▶ [Instrução escrita]: Reproduza sem nenhuma alteração o trecho dos itens que vai da linha que contém "As pictured, is" até o fim dos itens, incluindo as duas pontas. Não inclua as imagens na resposta.

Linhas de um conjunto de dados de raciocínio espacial
################

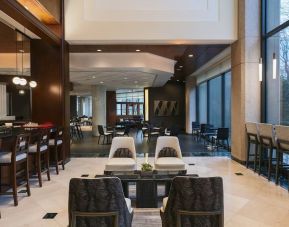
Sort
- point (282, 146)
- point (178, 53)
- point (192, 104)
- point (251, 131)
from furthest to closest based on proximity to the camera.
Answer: point (192, 104), point (178, 53), point (251, 131), point (282, 146)

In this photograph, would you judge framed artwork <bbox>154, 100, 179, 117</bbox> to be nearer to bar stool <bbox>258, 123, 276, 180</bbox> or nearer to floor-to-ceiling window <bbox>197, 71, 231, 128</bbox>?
floor-to-ceiling window <bbox>197, 71, 231, 128</bbox>

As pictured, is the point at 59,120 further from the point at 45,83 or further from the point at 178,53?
the point at 178,53

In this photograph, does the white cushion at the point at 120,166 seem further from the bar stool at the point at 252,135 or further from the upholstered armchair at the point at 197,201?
the bar stool at the point at 252,135

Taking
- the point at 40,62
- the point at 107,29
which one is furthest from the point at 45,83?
the point at 107,29

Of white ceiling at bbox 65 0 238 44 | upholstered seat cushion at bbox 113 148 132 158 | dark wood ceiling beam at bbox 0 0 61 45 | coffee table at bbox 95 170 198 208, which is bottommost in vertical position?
coffee table at bbox 95 170 198 208

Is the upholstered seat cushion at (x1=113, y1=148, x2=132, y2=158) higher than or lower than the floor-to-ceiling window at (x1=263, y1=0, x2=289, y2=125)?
lower

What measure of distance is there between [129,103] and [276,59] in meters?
19.4

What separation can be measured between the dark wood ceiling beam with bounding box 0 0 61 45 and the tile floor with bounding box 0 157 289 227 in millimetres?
3031

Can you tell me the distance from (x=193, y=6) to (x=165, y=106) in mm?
10865

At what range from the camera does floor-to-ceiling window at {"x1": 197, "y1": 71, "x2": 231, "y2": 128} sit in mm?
10476

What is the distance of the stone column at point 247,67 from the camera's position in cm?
682

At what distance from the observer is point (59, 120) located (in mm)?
7086

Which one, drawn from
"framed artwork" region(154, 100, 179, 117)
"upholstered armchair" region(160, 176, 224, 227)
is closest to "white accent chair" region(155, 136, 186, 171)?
"upholstered armchair" region(160, 176, 224, 227)

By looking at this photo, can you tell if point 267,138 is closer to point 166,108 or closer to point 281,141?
point 281,141
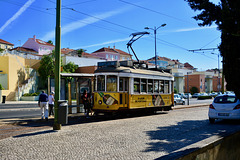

################

▶ [A solução]:
As pictured, is the point at 59,120 further from the point at 45,83 or further from the point at 178,53?
the point at 178,53

In this photograph, does the white cushion at the point at 120,166 seem further from the bar stool at the point at 252,135 or further from the upholstered armchair at the point at 197,201?
the bar stool at the point at 252,135

Taking
- the point at 40,62
- the point at 107,29
which one is furthest from the point at 45,83?
the point at 107,29

Of white ceiling at bbox 65 0 238 44 | upholstered seat cushion at bbox 113 148 132 158 | dark wood ceiling beam at bbox 0 0 61 45 | coffee table at bbox 95 170 198 208, which is bottommost in vertical position?
coffee table at bbox 95 170 198 208

Is the upholstered seat cushion at (x1=113, y1=148, x2=132, y2=158) higher than or lower than the floor-to-ceiling window at (x1=263, y1=0, x2=289, y2=125)?
lower

What measure of distance is there between [129,103] and [276,59] in meters?
19.4

What separation can be measured between the dark wood ceiling beam with bounding box 0 0 61 45 and the tile floor with bounding box 0 157 289 227 in millimetres?
3031

Can you tell me the distance from (x=193, y=6) to (x=165, y=106) in mm?
10865

At what range from the camera does floor-to-ceiling window at {"x1": 197, "y1": 71, "x2": 231, "y2": 128} sit in mm?
10476

What is the distance of the stone column at point 247,67 from the camera's position in cm?
682

At what distance from the observer is point (59, 120) located (in mm)?
7086

Which one, drawn from
"framed artwork" region(154, 100, 179, 117)
"upholstered armchair" region(160, 176, 224, 227)
is closest to "white accent chair" region(155, 136, 186, 171)?
"upholstered armchair" region(160, 176, 224, 227)

By looking at this photo, can you tell if point 267,138 is closer to point 166,108 or closer to point 281,141?
point 281,141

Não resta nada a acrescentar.